# types of layouts



## wicca27 (Oct 13, 2008)

i have notice that the layouts of diff tanks have diff names can some one please point me in the right direction on what types there are and what they mean.


----------



## trackhazard (Sep 20, 2006)

Nature:
http://www.aquaticplantcentral.com/?p=vB11777

Dutch:
http://www.aquaticplantcentral.com/?p=vB12064

Golden Ratio:
http://www.aquaticplantcentral.com/?p=vB12051

You might want to do bing searches on iwagumi and wabi-kusa.

Charlie


----------



## wicca27 (Oct 13, 2008)

thank you charlie looks like i have some reading to do. may not be here for a bit i like research lol


----------



## jciotti (Aug 14, 2007)

The golden ratio is a tool to use to help you aquascape not a style.

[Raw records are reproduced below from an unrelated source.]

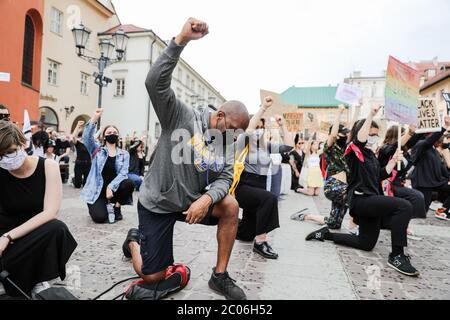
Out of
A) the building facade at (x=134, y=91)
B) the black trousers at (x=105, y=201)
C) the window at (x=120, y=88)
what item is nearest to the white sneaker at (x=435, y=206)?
the black trousers at (x=105, y=201)

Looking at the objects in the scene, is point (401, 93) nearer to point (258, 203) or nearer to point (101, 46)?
point (258, 203)

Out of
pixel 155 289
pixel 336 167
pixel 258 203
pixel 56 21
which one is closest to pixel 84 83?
pixel 56 21

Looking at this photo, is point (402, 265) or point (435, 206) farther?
point (435, 206)

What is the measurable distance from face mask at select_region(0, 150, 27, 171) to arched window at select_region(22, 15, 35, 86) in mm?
17857

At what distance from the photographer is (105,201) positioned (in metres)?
5.51

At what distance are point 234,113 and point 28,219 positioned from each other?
1.98 meters

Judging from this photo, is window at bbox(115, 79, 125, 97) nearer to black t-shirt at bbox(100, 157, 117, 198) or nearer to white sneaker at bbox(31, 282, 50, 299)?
black t-shirt at bbox(100, 157, 117, 198)

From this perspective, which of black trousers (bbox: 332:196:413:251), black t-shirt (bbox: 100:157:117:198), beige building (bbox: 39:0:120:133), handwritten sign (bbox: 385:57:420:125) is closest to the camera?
black trousers (bbox: 332:196:413:251)

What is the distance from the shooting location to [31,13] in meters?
17.0

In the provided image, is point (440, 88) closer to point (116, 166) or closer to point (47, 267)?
point (116, 166)

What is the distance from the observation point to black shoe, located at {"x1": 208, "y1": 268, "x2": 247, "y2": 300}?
2.69 m

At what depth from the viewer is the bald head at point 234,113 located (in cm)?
265


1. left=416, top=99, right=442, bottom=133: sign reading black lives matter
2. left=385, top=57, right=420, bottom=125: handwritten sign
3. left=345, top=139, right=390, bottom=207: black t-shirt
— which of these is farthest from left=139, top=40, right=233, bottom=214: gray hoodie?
left=416, top=99, right=442, bottom=133: sign reading black lives matter

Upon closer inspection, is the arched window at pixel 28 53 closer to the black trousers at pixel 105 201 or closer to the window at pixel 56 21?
the window at pixel 56 21
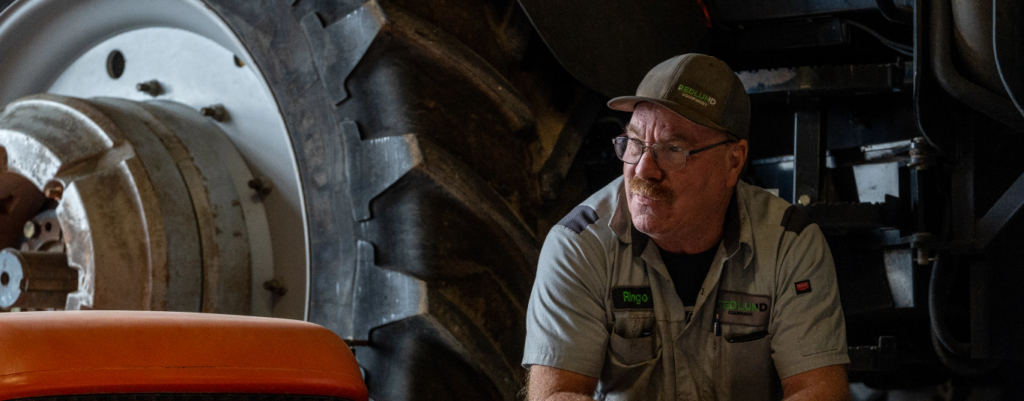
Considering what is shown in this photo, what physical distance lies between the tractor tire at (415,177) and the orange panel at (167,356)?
0.28m

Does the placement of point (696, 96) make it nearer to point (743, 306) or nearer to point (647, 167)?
point (647, 167)

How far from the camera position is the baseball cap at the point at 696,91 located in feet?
5.19

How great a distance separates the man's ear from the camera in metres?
1.68

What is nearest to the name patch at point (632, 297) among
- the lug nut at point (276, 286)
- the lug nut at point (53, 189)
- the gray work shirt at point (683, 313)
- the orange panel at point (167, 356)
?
the gray work shirt at point (683, 313)

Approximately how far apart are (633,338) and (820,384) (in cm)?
31

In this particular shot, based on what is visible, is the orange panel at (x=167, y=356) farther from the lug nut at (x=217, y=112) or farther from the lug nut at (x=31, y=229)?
the lug nut at (x=31, y=229)

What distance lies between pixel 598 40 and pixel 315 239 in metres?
0.64

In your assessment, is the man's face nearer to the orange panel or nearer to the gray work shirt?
the gray work shirt

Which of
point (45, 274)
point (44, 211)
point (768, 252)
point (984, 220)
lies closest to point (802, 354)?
point (768, 252)

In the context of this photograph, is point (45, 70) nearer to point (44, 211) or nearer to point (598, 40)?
point (44, 211)

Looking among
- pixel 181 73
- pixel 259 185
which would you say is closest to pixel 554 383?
pixel 259 185

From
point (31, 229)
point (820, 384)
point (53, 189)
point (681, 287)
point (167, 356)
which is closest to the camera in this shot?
point (167, 356)

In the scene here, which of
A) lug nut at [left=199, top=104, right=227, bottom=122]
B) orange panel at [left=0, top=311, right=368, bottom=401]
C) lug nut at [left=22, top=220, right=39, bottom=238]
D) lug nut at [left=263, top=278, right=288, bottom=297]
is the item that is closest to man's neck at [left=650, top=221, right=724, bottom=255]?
orange panel at [left=0, top=311, right=368, bottom=401]

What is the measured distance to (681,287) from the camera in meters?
1.68
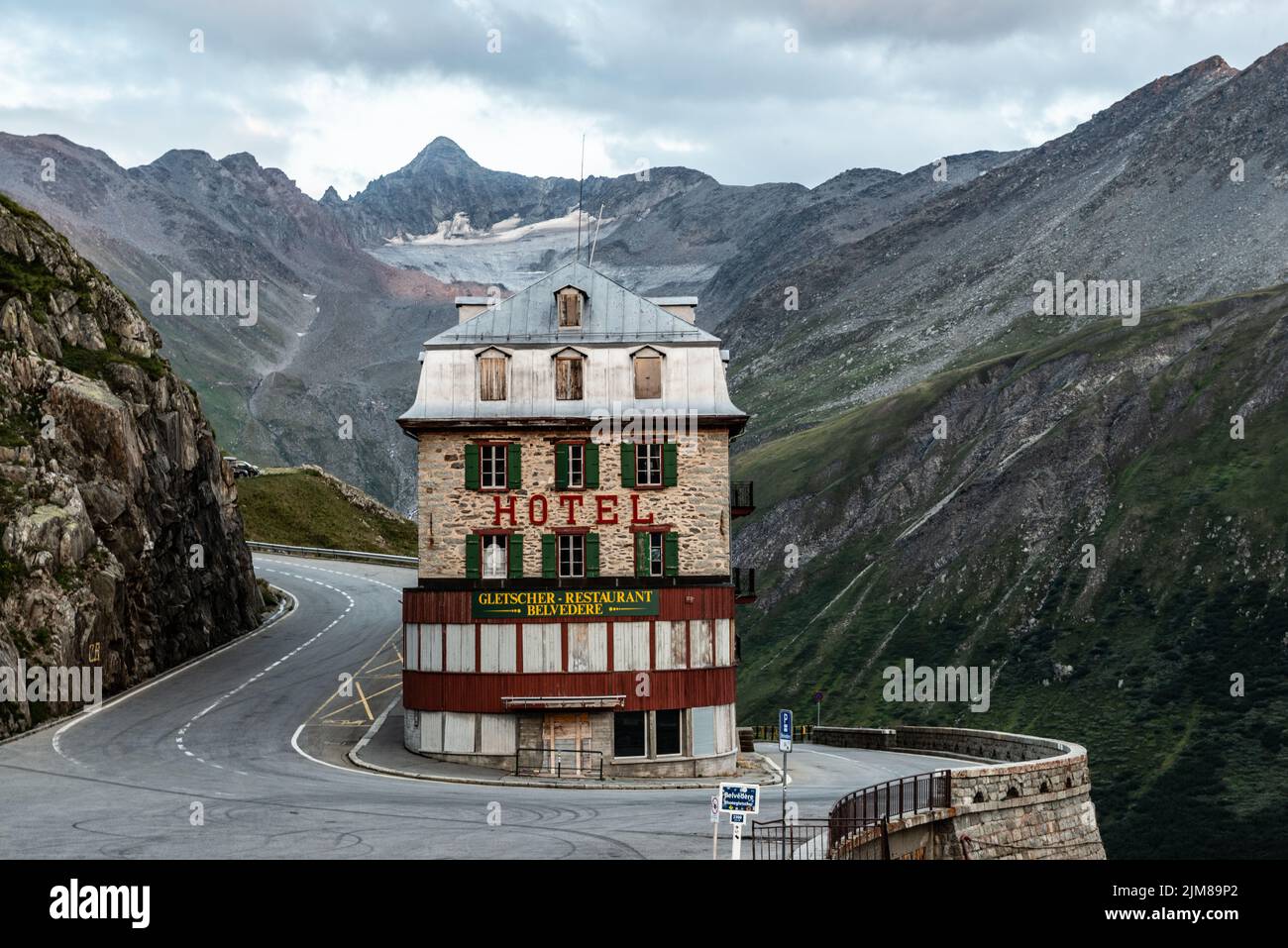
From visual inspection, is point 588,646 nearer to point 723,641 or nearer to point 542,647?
point 542,647

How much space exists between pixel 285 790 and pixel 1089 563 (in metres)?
113

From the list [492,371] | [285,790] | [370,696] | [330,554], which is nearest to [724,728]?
[492,371]

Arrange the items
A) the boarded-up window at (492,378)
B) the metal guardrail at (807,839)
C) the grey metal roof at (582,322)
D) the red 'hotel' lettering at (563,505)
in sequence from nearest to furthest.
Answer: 1. the metal guardrail at (807,839)
2. the red 'hotel' lettering at (563,505)
3. the boarded-up window at (492,378)
4. the grey metal roof at (582,322)

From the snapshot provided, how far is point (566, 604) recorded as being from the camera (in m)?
51.2

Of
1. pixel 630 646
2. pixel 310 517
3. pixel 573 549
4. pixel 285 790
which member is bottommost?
pixel 285 790

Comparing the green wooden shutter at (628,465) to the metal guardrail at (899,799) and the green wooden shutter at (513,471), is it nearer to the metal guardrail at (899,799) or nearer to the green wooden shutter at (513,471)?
the green wooden shutter at (513,471)

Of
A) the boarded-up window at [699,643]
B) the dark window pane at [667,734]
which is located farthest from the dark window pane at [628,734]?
the boarded-up window at [699,643]

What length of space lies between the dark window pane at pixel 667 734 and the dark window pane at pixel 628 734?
661 millimetres

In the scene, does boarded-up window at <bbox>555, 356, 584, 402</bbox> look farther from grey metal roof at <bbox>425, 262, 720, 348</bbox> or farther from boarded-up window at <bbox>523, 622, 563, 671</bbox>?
boarded-up window at <bbox>523, 622, 563, 671</bbox>

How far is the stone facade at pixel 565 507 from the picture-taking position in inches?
2067

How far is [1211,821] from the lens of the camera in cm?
9688

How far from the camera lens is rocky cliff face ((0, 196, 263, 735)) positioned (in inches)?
2147

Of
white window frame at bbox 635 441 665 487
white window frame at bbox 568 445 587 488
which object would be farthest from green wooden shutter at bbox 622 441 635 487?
white window frame at bbox 568 445 587 488
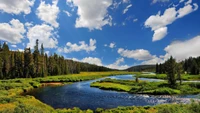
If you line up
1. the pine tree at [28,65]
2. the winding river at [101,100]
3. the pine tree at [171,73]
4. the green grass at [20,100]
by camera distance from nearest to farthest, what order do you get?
the green grass at [20,100], the winding river at [101,100], the pine tree at [171,73], the pine tree at [28,65]

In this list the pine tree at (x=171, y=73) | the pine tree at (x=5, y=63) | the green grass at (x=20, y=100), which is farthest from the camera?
the pine tree at (x=5, y=63)

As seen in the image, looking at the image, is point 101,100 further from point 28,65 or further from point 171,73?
point 28,65

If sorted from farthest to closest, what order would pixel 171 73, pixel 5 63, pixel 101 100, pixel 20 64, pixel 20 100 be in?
pixel 20 64, pixel 5 63, pixel 171 73, pixel 101 100, pixel 20 100

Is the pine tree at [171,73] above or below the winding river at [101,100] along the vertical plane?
above

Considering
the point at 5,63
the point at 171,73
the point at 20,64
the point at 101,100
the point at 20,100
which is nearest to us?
the point at 20,100

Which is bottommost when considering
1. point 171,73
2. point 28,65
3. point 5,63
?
point 171,73

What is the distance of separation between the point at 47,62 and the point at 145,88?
92.6 metres

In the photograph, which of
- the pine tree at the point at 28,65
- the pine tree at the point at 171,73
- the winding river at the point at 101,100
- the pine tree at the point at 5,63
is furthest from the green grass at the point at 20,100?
the pine tree at the point at 171,73

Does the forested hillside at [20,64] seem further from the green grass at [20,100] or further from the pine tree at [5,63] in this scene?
the green grass at [20,100]

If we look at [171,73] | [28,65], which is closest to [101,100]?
[171,73]

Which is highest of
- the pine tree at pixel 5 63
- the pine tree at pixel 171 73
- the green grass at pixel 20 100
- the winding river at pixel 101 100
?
the pine tree at pixel 5 63

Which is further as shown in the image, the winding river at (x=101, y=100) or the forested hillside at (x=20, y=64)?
the forested hillside at (x=20, y=64)

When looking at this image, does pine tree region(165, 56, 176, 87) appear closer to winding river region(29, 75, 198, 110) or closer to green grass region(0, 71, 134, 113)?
winding river region(29, 75, 198, 110)

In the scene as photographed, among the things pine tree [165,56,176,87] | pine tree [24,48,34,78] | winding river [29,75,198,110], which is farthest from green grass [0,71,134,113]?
pine tree [165,56,176,87]
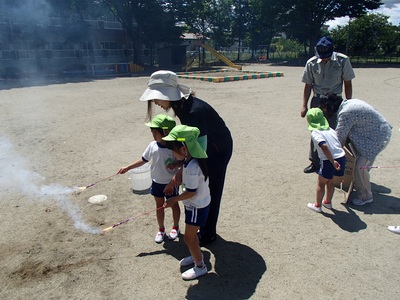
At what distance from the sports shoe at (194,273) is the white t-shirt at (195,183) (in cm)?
59

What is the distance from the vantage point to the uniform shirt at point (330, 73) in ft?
14.4

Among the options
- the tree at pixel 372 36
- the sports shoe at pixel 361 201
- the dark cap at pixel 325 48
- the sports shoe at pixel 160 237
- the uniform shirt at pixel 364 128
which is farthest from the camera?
the tree at pixel 372 36

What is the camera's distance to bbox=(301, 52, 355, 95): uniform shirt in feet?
14.4

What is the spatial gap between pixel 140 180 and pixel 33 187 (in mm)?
1642

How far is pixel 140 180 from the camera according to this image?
4.32 meters

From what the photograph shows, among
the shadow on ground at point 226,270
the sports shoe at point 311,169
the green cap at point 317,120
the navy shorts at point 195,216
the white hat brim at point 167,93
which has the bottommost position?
the shadow on ground at point 226,270

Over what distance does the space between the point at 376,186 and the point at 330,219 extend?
129cm

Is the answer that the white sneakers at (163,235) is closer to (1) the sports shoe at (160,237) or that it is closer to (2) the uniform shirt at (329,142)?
(1) the sports shoe at (160,237)

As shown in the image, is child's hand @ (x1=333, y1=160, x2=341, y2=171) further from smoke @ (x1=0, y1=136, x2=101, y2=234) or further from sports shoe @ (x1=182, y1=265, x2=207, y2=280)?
smoke @ (x1=0, y1=136, x2=101, y2=234)

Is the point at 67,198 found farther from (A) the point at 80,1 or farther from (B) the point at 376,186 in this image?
(A) the point at 80,1

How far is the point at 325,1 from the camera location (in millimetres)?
31219

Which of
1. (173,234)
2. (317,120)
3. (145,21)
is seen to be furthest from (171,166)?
(145,21)

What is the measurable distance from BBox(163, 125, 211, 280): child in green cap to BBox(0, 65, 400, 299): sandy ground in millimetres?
268

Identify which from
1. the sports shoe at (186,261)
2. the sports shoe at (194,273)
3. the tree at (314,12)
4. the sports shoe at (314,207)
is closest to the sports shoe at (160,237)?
the sports shoe at (186,261)
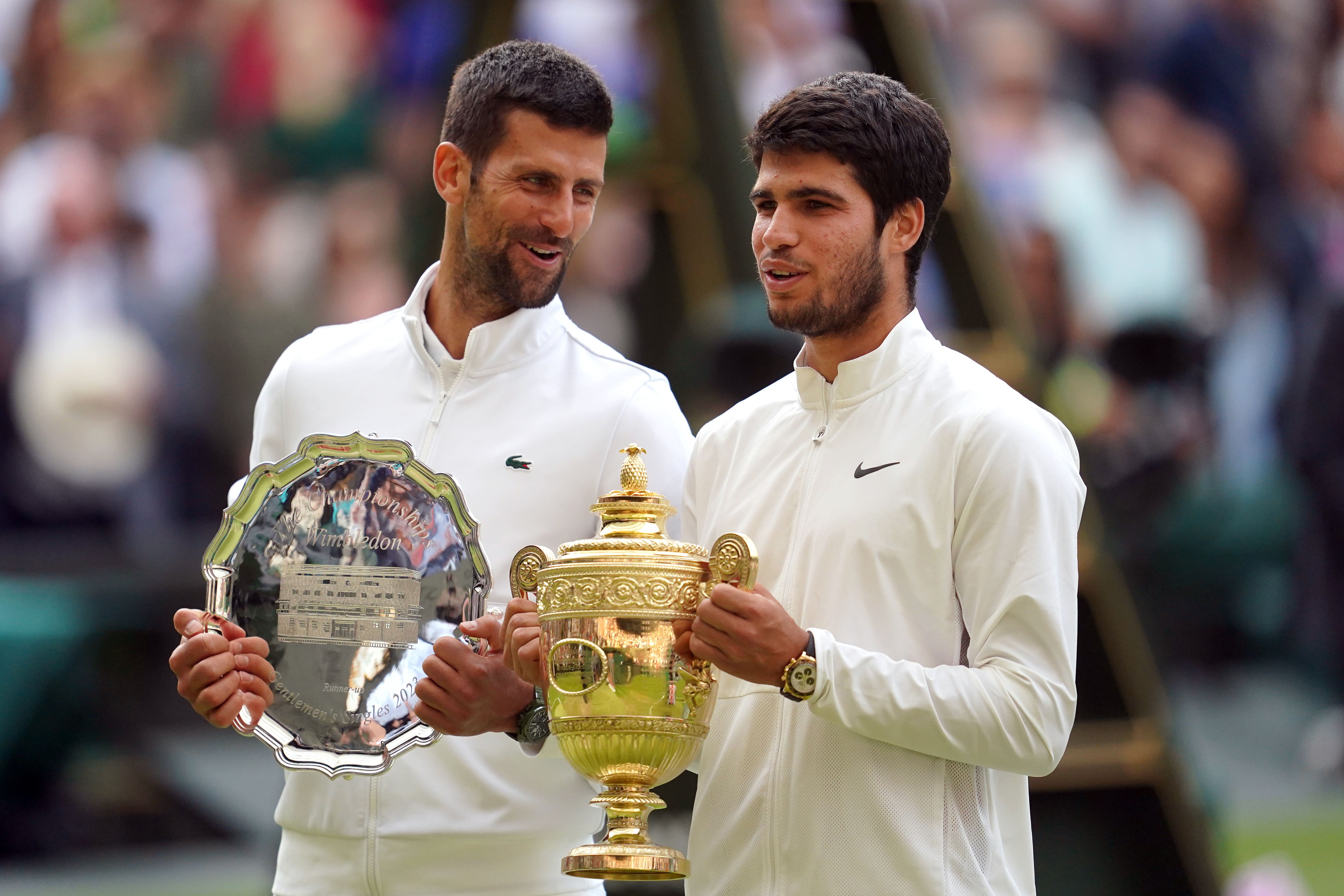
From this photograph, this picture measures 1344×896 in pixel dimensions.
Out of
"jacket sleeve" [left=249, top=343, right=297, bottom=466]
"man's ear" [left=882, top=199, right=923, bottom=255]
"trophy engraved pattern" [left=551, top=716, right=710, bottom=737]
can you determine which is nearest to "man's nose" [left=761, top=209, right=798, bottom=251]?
"man's ear" [left=882, top=199, right=923, bottom=255]

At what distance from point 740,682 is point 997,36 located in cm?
1162

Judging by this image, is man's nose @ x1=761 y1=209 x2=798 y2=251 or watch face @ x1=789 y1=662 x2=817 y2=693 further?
man's nose @ x1=761 y1=209 x2=798 y2=251

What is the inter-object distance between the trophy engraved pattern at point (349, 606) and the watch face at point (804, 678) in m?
0.64

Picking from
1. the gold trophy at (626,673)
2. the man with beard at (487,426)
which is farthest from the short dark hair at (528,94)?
the gold trophy at (626,673)

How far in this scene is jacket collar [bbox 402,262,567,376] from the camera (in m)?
2.68

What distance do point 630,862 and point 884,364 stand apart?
28.2 inches

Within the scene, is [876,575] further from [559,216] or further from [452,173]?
[452,173]

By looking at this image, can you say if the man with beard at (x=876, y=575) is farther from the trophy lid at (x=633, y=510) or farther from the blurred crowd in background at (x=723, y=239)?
the blurred crowd in background at (x=723, y=239)

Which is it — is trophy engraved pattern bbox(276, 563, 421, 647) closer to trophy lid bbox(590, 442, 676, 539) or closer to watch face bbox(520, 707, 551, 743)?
watch face bbox(520, 707, 551, 743)

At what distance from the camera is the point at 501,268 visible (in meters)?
2.68

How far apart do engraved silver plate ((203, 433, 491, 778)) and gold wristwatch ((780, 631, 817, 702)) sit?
1.84 feet

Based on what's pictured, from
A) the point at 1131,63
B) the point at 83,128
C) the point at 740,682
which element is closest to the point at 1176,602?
the point at 1131,63

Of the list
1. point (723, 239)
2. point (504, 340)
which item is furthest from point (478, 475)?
point (723, 239)

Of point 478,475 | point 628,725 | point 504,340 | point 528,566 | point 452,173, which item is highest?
point 452,173
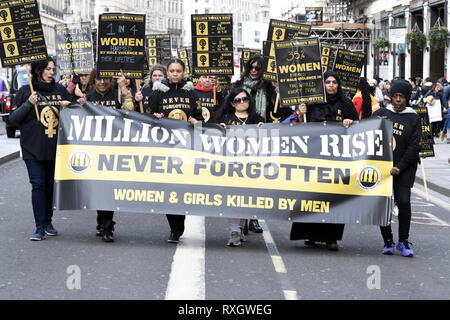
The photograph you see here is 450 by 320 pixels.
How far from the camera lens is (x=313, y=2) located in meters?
87.8

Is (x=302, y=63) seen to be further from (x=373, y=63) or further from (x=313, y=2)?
(x=313, y=2)

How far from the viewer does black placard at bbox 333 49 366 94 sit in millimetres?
14023

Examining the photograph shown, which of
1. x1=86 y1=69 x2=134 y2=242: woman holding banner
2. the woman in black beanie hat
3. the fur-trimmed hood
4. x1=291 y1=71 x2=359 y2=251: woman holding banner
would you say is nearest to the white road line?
x1=86 y1=69 x2=134 y2=242: woman holding banner

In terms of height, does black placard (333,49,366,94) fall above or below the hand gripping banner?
above

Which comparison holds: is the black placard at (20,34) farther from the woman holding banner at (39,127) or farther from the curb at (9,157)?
the curb at (9,157)

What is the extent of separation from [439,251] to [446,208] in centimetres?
398

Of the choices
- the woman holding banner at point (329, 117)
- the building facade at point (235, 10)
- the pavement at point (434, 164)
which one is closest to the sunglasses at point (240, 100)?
the woman holding banner at point (329, 117)

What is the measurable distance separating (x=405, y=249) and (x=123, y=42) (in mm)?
4011

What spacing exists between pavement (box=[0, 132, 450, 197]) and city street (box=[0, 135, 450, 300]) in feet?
15.1

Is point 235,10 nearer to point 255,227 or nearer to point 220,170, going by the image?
point 255,227

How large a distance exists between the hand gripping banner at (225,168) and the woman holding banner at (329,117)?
0.24m

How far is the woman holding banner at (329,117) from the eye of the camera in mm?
8961

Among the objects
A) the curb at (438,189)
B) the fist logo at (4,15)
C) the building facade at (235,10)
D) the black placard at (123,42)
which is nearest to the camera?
the fist logo at (4,15)

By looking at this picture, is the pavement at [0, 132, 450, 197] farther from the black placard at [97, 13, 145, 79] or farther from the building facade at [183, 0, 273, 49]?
the building facade at [183, 0, 273, 49]
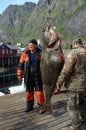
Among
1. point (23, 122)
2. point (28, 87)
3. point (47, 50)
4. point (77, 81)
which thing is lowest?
point (23, 122)

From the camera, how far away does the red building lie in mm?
58391

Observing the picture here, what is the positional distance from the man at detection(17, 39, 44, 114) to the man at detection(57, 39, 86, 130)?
1.80 meters

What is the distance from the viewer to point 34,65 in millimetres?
7004

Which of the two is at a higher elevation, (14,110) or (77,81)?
(77,81)

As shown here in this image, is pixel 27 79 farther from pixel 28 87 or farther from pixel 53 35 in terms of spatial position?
pixel 53 35

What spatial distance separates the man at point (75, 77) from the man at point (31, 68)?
180 cm

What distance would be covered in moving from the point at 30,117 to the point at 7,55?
2106 inches

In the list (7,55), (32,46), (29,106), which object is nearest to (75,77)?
(32,46)

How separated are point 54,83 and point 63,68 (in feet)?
1.76

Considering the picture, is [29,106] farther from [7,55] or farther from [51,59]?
[7,55]

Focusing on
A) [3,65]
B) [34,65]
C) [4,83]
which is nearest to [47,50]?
[34,65]

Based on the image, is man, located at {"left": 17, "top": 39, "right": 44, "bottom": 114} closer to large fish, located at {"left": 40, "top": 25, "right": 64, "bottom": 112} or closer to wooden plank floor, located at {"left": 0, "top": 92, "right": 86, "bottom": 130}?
wooden plank floor, located at {"left": 0, "top": 92, "right": 86, "bottom": 130}

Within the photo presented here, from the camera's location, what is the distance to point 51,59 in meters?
5.29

You have the styles mentioned above

Dutch

Nature

And sub styles under Nature Aquarium such as Iwagumi, Wabi Sabi and Wabi Kusa that happen to all be descriptive Japanese phrases. There are all sorts of new styles popping up with no real name defining them. The important thing when doing a layout would be to be yourself and use your own creative expression and whatever inspiration, design tools and methods to achieve your vision.


----------



## Dryn (Sep 6, 2007)

These would be the layouts I would imagine:

Nature Aquarium: a tank that replicated a scene from nature. subcatagories: "Iwagumi" "Wabi Kusa."
Dutch Aquarium: A traditional style tank
Traditional Aquarium: utilizing the golden-ratio, one/two focal points, and low plants in the front with tall plants in the back.

I would also add

Collectoritis: would be a mixed collection of plants w/o a scheme
Riverbank: would be a paladarium-type layout
Wild" where plants are allowed to grow at-will for a very long time
Biotope: only plants found in one area are used as they would be found naturally

There could be others, but any layout largely depends on personal preference and a lot of research. My suggestion is not to follow any one style, but find your own.


----------



## trackhazard (Sep 20, 2006)

jciotti said:


> The golden ratio is a tool to use to help you aquascape not a style.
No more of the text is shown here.